*Jobs*:
A) Echo the part of the patch excerpt from "Reviewed-by: Paul E." up to and including "insertions(+), 1 deletion(-)".
B) Duplicate the entries from their start up to and including the line with "F4/q E4/h D4/q". Leave the pictures out.

*Selected passage*:
┏━━
Reviewed-by: Paul E. McKenney <paulmck@kernel.org>

> ---
> This is a non-urgent fix and could go in either this or the next merge
> window (Boqun's call).
> 
>  kernel/rcu/rcu.h        | 5 ++++-
>  kernel/rcu/tree_stall.h | 1 +
>  2 files changed, 5 insertions(+), 1 deletion(-)
> 
> diff --git a/kernel/rcu/rcu.h b/kernel/rcu/rcu.h
> index 9cf01832a6c3..87fcf528b9ac 100644
> --- a/kernel/rcu/rcu.h
> +++ b/kernel/rcu/rcu.h
> @@ -288,6 +288,7 @@ extern int rcu_cpu_stall_cputime;
>  extern bool rcu_exp_stall_task_details __read_mostly;
>  int rcu_jiffies_till_stall_check(void);
>  int rcu_exp_jiffies_till_stall_check(void);
> +void rcu_cpu_stall_reset(void);
>  
>  static inline bool rcu_stall_is_suppressed(void)
┗━━
*Data for the task*:
┏━━
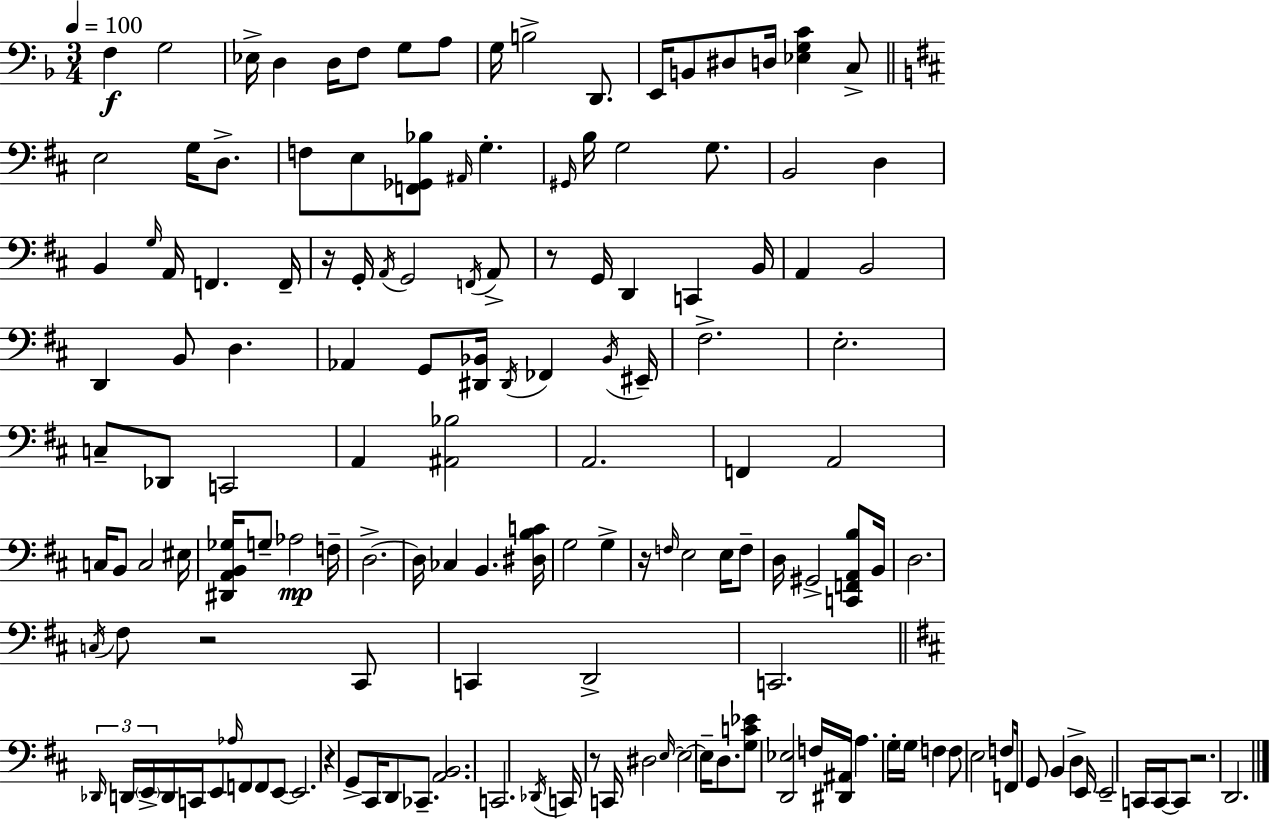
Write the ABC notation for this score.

X:1
T:Untitled
M:3/4
L:1/4
K:Dm
F, G,2 _E,/4 D, D,/4 F,/2 G,/2 A,/2 G,/4 B,2 D,,/2 E,,/4 B,,/2 ^D,/2 D,/4 [_E,G,C] C,/2 E,2 G,/4 D,/2 F,/2 E,/2 [F,,_G,,_B,]/2 ^A,,/4 G, ^G,,/4 B,/4 G,2 G,/2 B,,2 D, B,, G,/4 A,,/4 F,, F,,/4 z/4 G,,/4 A,,/4 G,,2 F,,/4 A,,/2 z/2 G,,/4 D,, C,, B,,/4 A,, B,,2 D,, B,,/2 D, _A,, G,,/2 [^D,,_B,,]/4 ^D,,/4 _F,, _B,,/4 ^E,,/4 ^F,2 E,2 C,/2 _D,,/2 C,,2 A,, [^A,,_B,]2 A,,2 F,, A,,2 C,/4 B,,/2 C,2 ^E,/4 [^D,,A,,B,,_G,]/4 G,/2 _A,2 F,/4 D,2 D,/4 _C, B,, [^D,B,C]/4 G,2 G, z/4 F,/4 E,2 E,/4 F,/2 D,/4 ^G,,2 [C,,F,,A,,B,]/2 B,,/4 D,2 C,/4 ^F,/2 z2 ^C,,/2 C,, D,,2 C,,2 _D,,/4 D,,/4 E,,/4 D,,/4 C,,/4 E,,/2 _A,/4 F,,/2 F,,/2 E,,/2 E,,2 z G,,/2 ^C,,/4 D,,/2 _C,,/2 [A,,B,,]2 C,,2 _D,,/4 C,,/4 z/2 C,,/4 ^D,2 E,/4 E,2 E,/4 D,/2 [G,C_E]/2 [D,,_E,]2 F,/4 [^D,,^A,,]/4 A, G,/4 G,/4 F, F,/2 E,2 F,/2 F,,/4 G,,/2 B,, D, E,,/4 E,,2 C,,/4 C,,/4 C,,/2 z2 D,,2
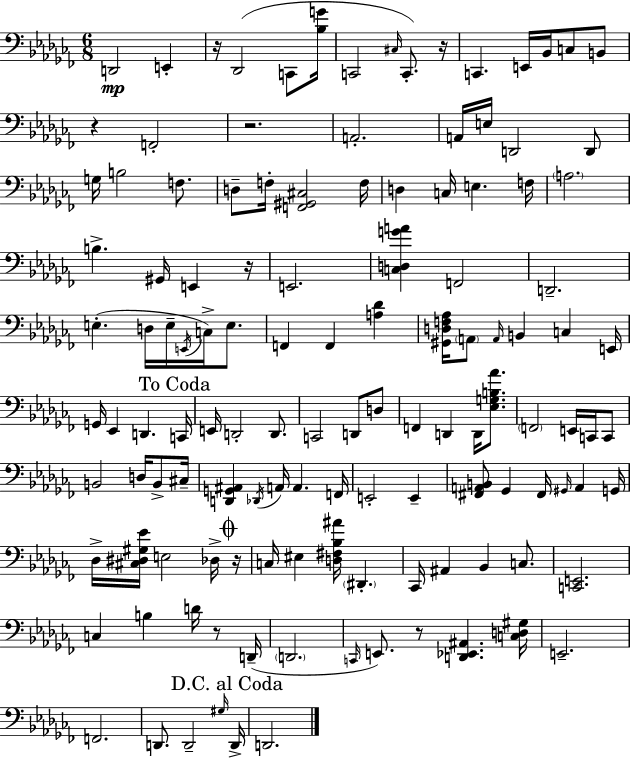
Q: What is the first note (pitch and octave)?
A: D2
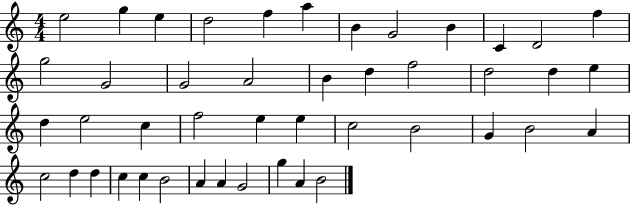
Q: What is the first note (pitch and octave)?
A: E5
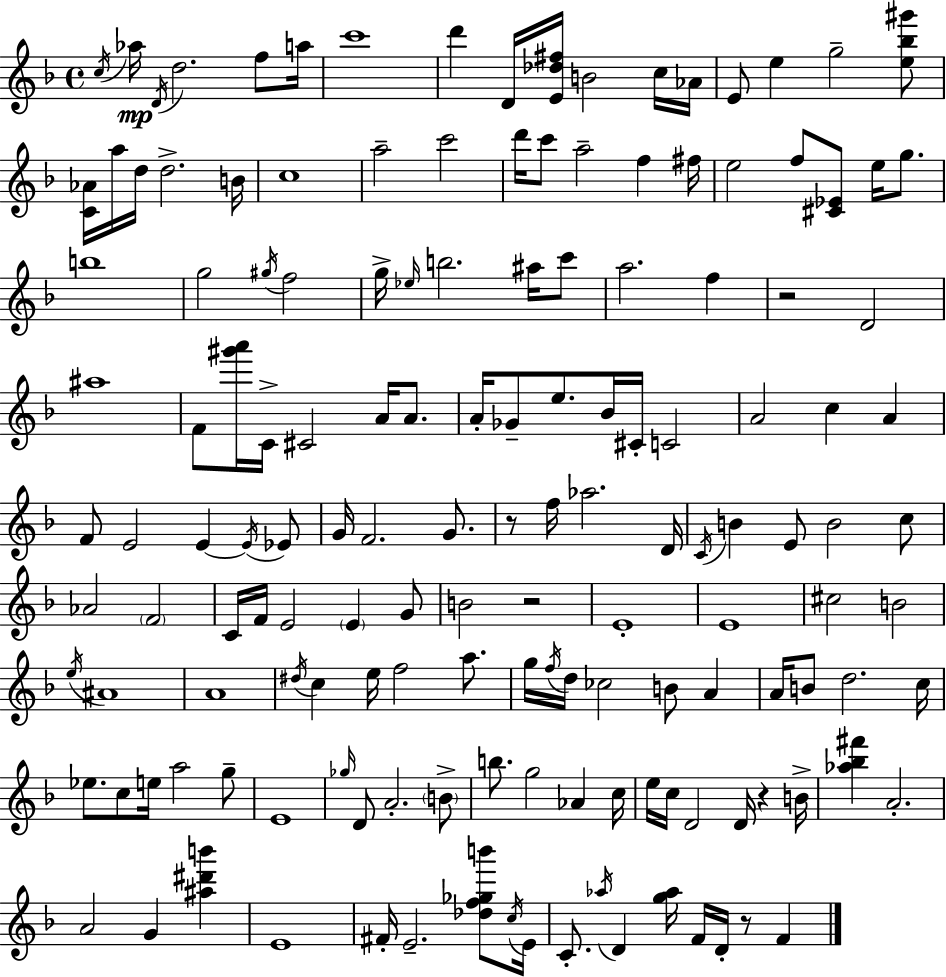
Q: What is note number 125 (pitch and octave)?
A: A4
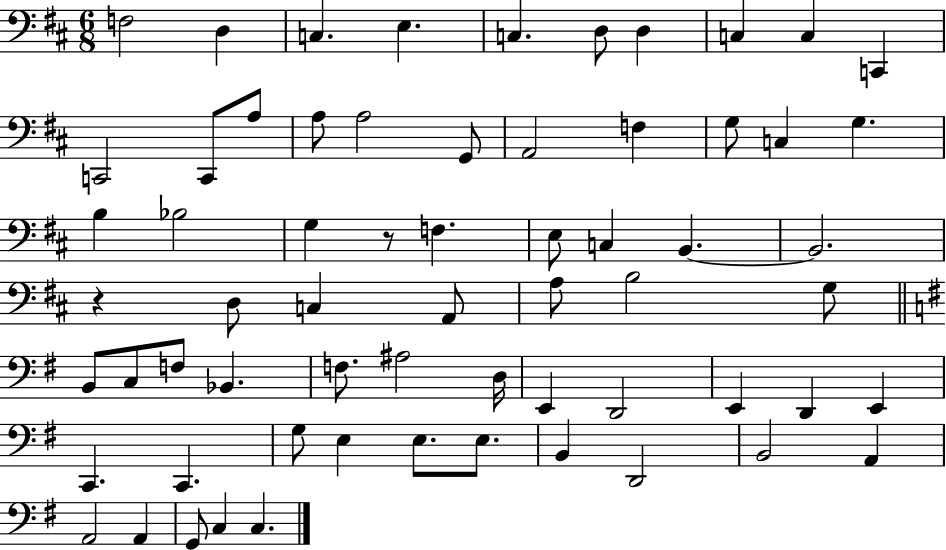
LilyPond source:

{
  \clef bass
  \numericTimeSignature
  \time 6/8
  \key d \major
  f2 d4 | c4. e4. | c4. d8 d4 | c4 c4 c,4 | \break c,2 c,8 a8 | a8 a2 g,8 | a,2 f4 | g8 c4 g4. | \break b4 bes2 | g4 r8 f4. | e8 c4 b,4.~~ | b,2. | \break r4 d8 c4 a,8 | a8 b2 g8 | \bar "||" \break \key g \major b,8 c8 f8 bes,4. | f8. ais2 d16 | e,4 d,2 | e,4 d,4 e,4 | \break c,4. c,4. | g8 e4 e8. e8. | b,4 d,2 | b,2 a,4 | \break a,2 a,4 | g,8 c4 c4. | \bar "|."
}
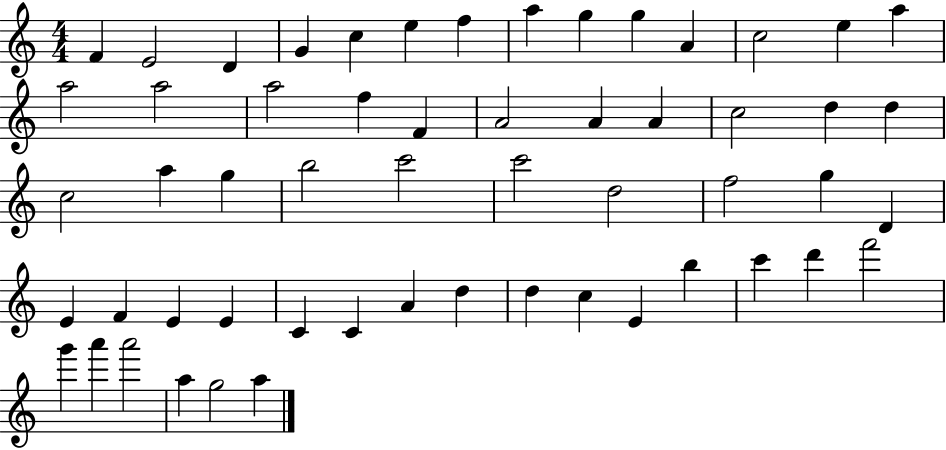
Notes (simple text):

F4/q E4/h D4/q G4/q C5/q E5/q F5/q A5/q G5/q G5/q A4/q C5/h E5/q A5/q A5/h A5/h A5/h F5/q F4/q A4/h A4/q A4/q C5/h D5/q D5/q C5/h A5/q G5/q B5/h C6/h C6/h D5/h F5/h G5/q D4/q E4/q F4/q E4/q E4/q C4/q C4/q A4/q D5/q D5/q C5/q E4/q B5/q C6/q D6/q F6/h G6/q A6/q A6/h A5/q G5/h A5/q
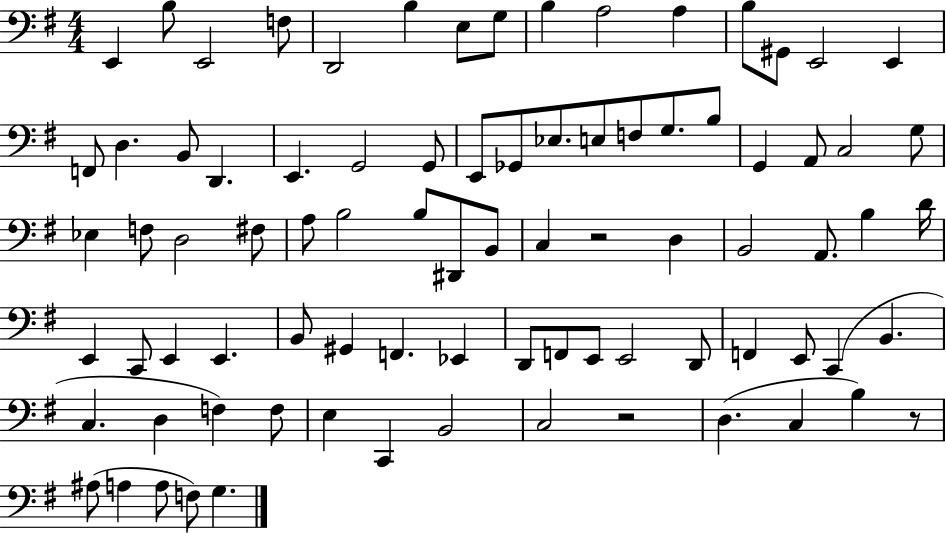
E2/q B3/e E2/h F3/e D2/h B3/q E3/e G3/e B3/q A3/h A3/q B3/e G#2/e E2/h E2/q F2/e D3/q. B2/e D2/q. E2/q. G2/h G2/e E2/e Gb2/e Eb3/e. E3/e F3/e G3/e. B3/e G2/q A2/e C3/h G3/e Eb3/q F3/e D3/h F#3/e A3/e B3/h B3/e D#2/e B2/e C3/q R/h D3/q B2/h A2/e. B3/q D4/s E2/q C2/e E2/q E2/q. B2/e G#2/q F2/q. Eb2/q D2/e F2/e E2/e E2/h D2/e F2/q E2/e C2/q B2/q. C3/q. D3/q F3/q F3/e E3/q C2/q B2/h C3/h R/h D3/q. C3/q B3/q R/e A#3/e A3/q A3/e F3/e G3/q.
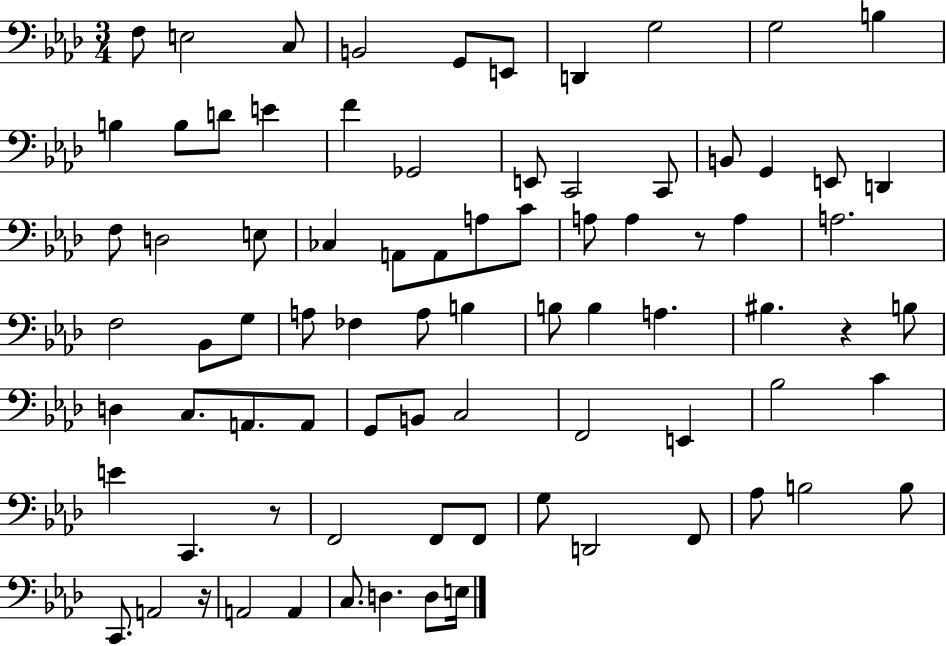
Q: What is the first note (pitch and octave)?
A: F3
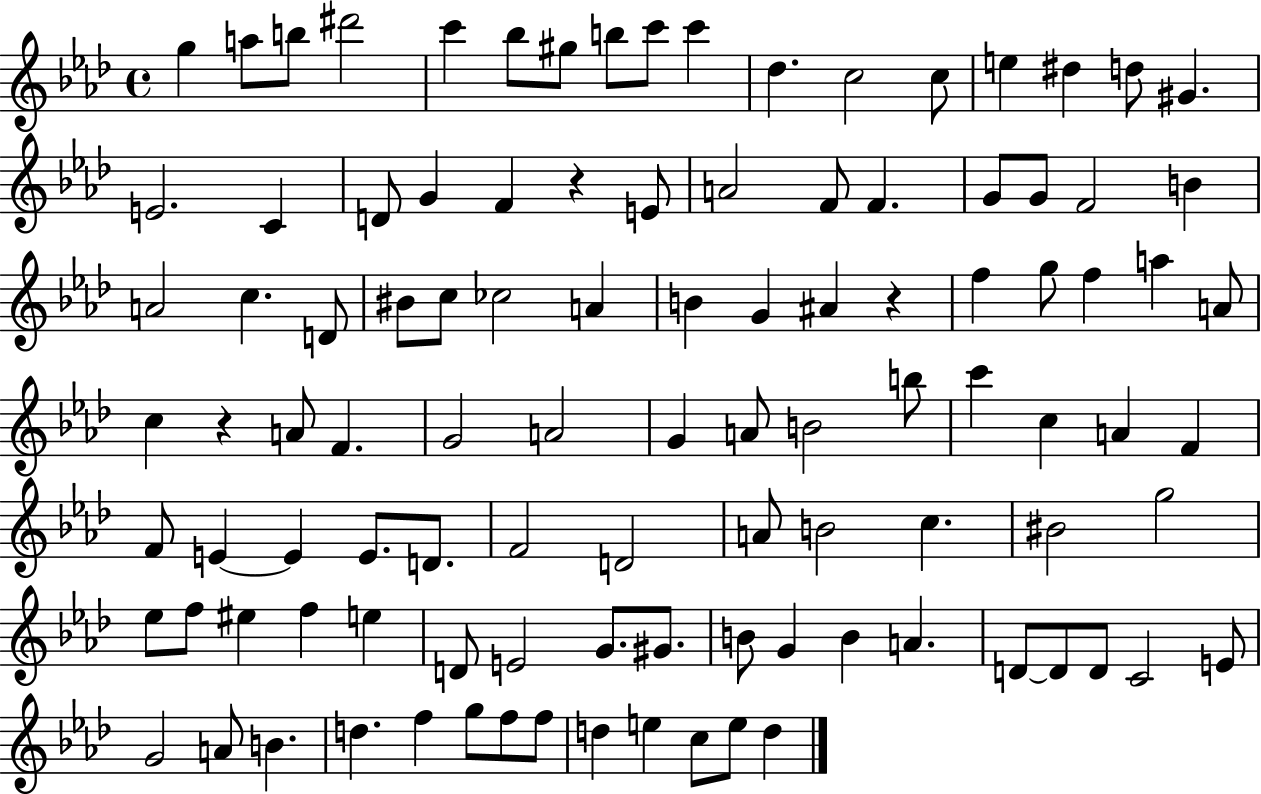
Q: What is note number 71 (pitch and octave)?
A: Eb5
┗━━
*Expected results*:
A)
Reviewed-by: Paul E. McKenney <paulmck@kernel.org>

> ---
> This is a non-urgent fix and could go in either this or the next merge
> window (Boqun's call).
> 
>  kernel/rcu/rcu.h        | 5 ++++-
>  kernel/rcu/tree_stall.h | 1 +
>  2 files changed, 5 insertions(+), 1 deletion(-)

B)
Write the ABC notation for this score.

X:1
T:Untitled
M:3/4
L:1/4
K:Dm
F, G,2 _E,/4 D, D,/4 F,/2 G,/2 A,/2 G,/4 B,2 D,,/2 E,,/4 B,,/2 ^D,/2 D,/4 [_E,G,C] C,/2 E,2 G,/4 D,/2 F,/2 E,/2 [F,,_G,,_B,]/2 ^A,,/4 G, ^G,,/4 B,/4 G,2 G,/2 B,,2 D, B,, G,/4 A,,/4 F,, F,,/4 z/4 G,,/4 A,,/4 G,,2 F,,/4 A,,/2 z/2 G,,/4 D,, C,, B,,/4 A,, B,,2 D,, B,,/2 D, _A,, G,,/2 [^D,,_B,,]/4 ^D,,/4 _F,, _B,,/4 ^E,,/4 ^F,2 E,2 C,/2 _D,,/2 C,,2 A,, [^A,,_B,]2 A,,2 F,, A,,2 C,/4 B,,/2 C,2 ^E,/4 [^D,,A,,B,,_G,]/4 G,/2 _A,2 F,/4 D,2 D,/4 _C, B,, [^D,B,C]/4 G,2 G, z/4 F,/4 E,2 E,/4 F,/2 D,/4 ^G,,2 [C,,F,,A,,B,]/2 B,,/4 D,2 C,/4 ^F,/2 z2 ^C,,/2 C,, D,,2 C,,2 _D,,/4 D,,/4 E,,/4 D,,/4 C,,/4 E,,/2 _A,/4 F,,/2 F,,/2 E,,/2 E,,2 z G,,/2 ^C,,/4 D,,/2 _C,,/2 [A,,B,,]2 C,,2 _D,,/4 C,,/4 z/2 C,,/4 ^D,2 E,/4 E,2 E,/4 D,/2 [G,C_E]/2 [D,,_E,]2 F,/4 [^D,,^A,,]/4 A, G,/4 G,/4 F, F,/2 E,2 F,/2 F,,/4 G,,/2 B,, D, E,,/4 E,,2 C,,/4 C,,/4 C,,/2 z2 D,,2
Q: What is the first note (pitch and octave)?
A: D2
Q: What is the first note (pitch and octave)?
A: E5
Q: What is note number 125 (pitch and octave)?
A: A4
LilyPond source:

{
  \clef bass
  \numericTimeSignature
  \time 6/8
  \key d \major
  f2 d4 | c4. e4. | c4. d8 d4 | c4 c4 c,4 | \break c,2 c,8 a8 | a8 a2 g,8 | a,2 f4 | g8 c4 g4. | \break b4 bes2 | g4 r8 f4. | e8 c4 b,4.~~ | b,2. | \break r4 d8 c4 a,8 | a8 b2 g8 | \bar "||" \break \key g \major b,8 c8 f8 bes,4. | f8. ais2 d16 | e,4 d,2 | e,4 d,4 e,4 | \break c,4. c,4. | g8 e4 e8. e8. | b,4 d,2 | b,2 a,4 | \break a,2 a,4 | g,8 c4 c4. | \bar "|."
}
Notes (simple text):

F4/q E4/h D4/q G4/q C5/q E5/q F5/q A5/q G5/q G5/q A4/q C5/h E5/q A5/q A5/h A5/h A5/h F5/q F4/q A4/h A4/q A4/q C5/h D5/q D5/q C5/h A5/q G5/q B5/h C6/h C6/h D5/h F5/h G5/q D4/q E4/q F4/q E4/q E4/q C4/q C4/q A4/q D5/q D5/q C5/q E4/q B5/q C6/q D6/q F6/h G6/q A6/q A6/h A5/q G5/h A5/q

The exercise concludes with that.